Summary: Super funds in pension mode are required to distribute substantial amounts in pensions which are out of line with low risk returns. If these high payout demands are not reduced, more people will be forced onto the age pension. Meanwhile, there is a serious cloud over important segments of the Sydney and Melbourne property markets. Asian investors buy a high proportion of the inner city apartments, but if government changes make these investors feel unwelcome, that could trigger selling.
Key take-out: If you are buying a dwelling it probably makes sense to steer clear of those areas that are vulnerable to Chinese selling at least for the next two or three months.
Key beneficiaries: General investors Category: Superannuation, property investment.
When the Reserve Bank of Australia cut the official cash rate once again this week (on Tuesday May 5), the share market went from a positive to a negative. And the Australian dollar edged up overnight rather than falling. That share market fall, albeit small, and the oil market driven currency rise were signals to us all that the Australian rate reduction is merely part of a much more complex world. When the budget comes out next week I will explore further aspects of this world but today I want to pick up two vital points.
The first concerns the really rough treatment retirees are getting in the current environment. We will need to work very hard to restore fairness. (You can see in detail the pinch to part pensions in the contribution from Scott Francis today: Hockey’s pension plan will hurt.)
And secondly I want to urge you to be very careful about being tempted to use the current interest rate reduction as a trigger to hastily buy residential property in parts of Sydney and Melbourne.
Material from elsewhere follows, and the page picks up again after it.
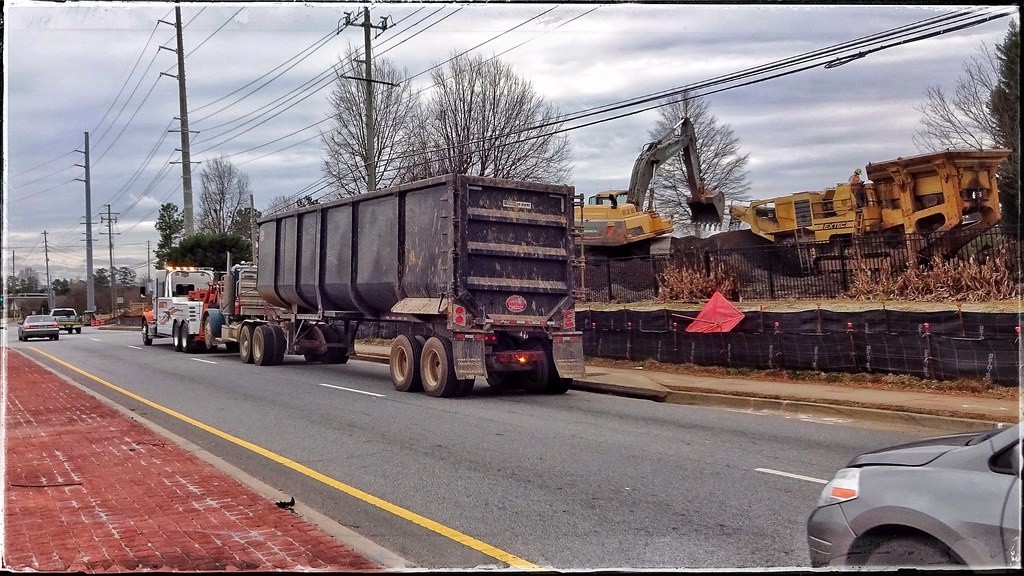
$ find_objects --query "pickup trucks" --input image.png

I will come back to that in a moment.
Those with superannuation funds in pension mode are required to distribute substantial amounts in pensions which are way out of line with low risk returns. Many funds are in danger of being run down by compulsory excess distribution and therefore will be less able to finance retirement in later years.
A person who is aged between 65 and 74 and has a fund in pension mode is required to distribute five per cent of their fund in a pension (for those aged between 55 and 64 the pension mode distribution requirement is four per cent and in ages over 74 it goes higher). This distribution rate was set when bank deposits were around or above the distributable levels and at that time it was therefore very easy to earn the distributable amount of money in a fund. Now the bank deposits are between two and three per cent so the required distributable amount is approximately twice the bank deposit level!
A great many superannuation funds have a high cash content and will therefore be distributing more than they earn. Those with strong equity positions have usually performed above five per cent in recent years but I know a lot of people who will find it difficult to earn sufficient money to cover the pension requirements. And if we have a fall in the stock market it will be very serious for many funds as they are hit with lower capital values and higher payouts.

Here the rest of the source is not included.